Stress of any kind, including childbirth, emotional trauma, and surgery, can trigger telogen effluvium, the medical name for stress-induced hair loss. difficultand it’s especially difficult for women. “Women these days have so much going for them: they’re juggling careers, family, relationships, and more. This stress can take a toll,” Hardik Doshi, M.D., head surgeon at Ample, a hair restoration clinic in New York City, tells SELF.
While SARS-CoV-2, the virus that causes COVID-19, does not specifically cause hair loss, infections are well known to trigger telogen effluvium. “Any time the body is under stress, whether physiological or not, this can affect hair growth, from the number, thickness, quality, and strands,” explains Natasha Atanaskova-Mesinkowska, MD, vice chair for clinical research in the Department of Dermatology at the University of California, Irvine School of Medicine.
Naturally, the hair industry responded.

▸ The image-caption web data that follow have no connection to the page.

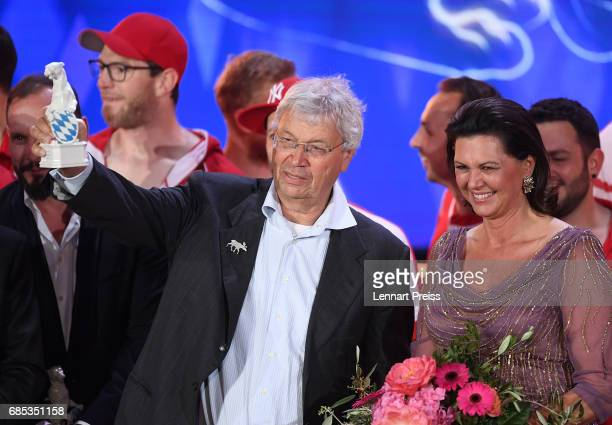 Gerhard Polt, winner of the Honorary Award, poses with his award next to Bavarian state minister Ilse Aigner during the Bayerischer Fernsehpreis 2017...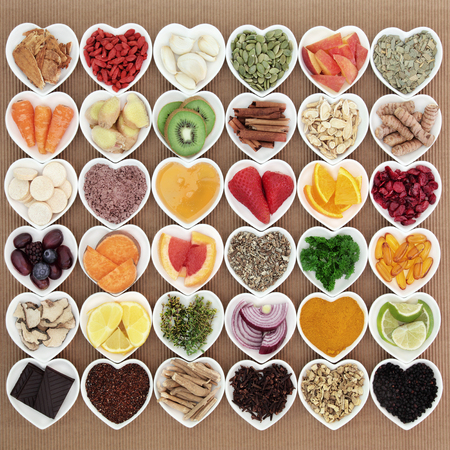 antioxidants: Large super food and medicinal herb selection for cold and flu remedy with foods high in antioxidants and vitamin c with supplement capsules. Stock Photo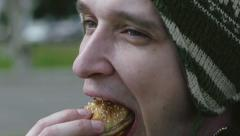 Young man eats hamburger from fast food and smiles on camera closeup Stock Footage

Today, drugstore shelves are filled with bottles and gadgets that promise to increase hair density, reduce hair loss, and make your Rapunzel dreams come true. Sephora has an entire section dedicated to tackling thinning hair, and the hashtag #HairLoss has racked up millions of views on TikTok. Even Jennifer Lopez has jumped on the trend: the singer partnered with telehealth company Hers to launch a hair treatment kit in 2019.

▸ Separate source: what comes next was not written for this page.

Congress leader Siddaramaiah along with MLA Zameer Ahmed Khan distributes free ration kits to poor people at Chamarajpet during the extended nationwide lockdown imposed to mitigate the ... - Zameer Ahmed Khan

It’s only relatively recently that we’ve had this many options. Unlike the skin-care market, which encompasses prescription drugs, injectables, and in-office treatments (in addition to the things that have long existed in the beauty aisle), there hasn’t been much on the market for hair that can improve your appearance as you age. “Hair is the next frontier,” Dr. Mesinkowska tells SELF.

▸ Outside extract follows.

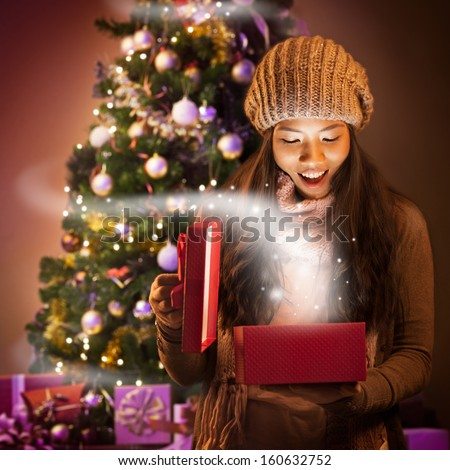 Young Asian woman opening a present full of Christmas magic. - stock photo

So far, the FDA has approved only one topical hair loss treatment for male pattern baldness, the most common form of hair loss in women: minoxidil (popularized under the brand name Rogaine). But now your Instagram feed is awash with competing products, many of which may seem a bit shady. “It’s a very emotive issue, which is why it’s so easy to promote products that purportedly help reverse hair loss,” Kelly Dobos, a cosmetic chemist and adjunct professor of cosmetic science at the University of Cincinnati, tells SELF. Further complicating the issue is the fact that there are a multitude of potential causes for hair loss, from nutritional deficiencies to genetics, making effective treatment even more difficult.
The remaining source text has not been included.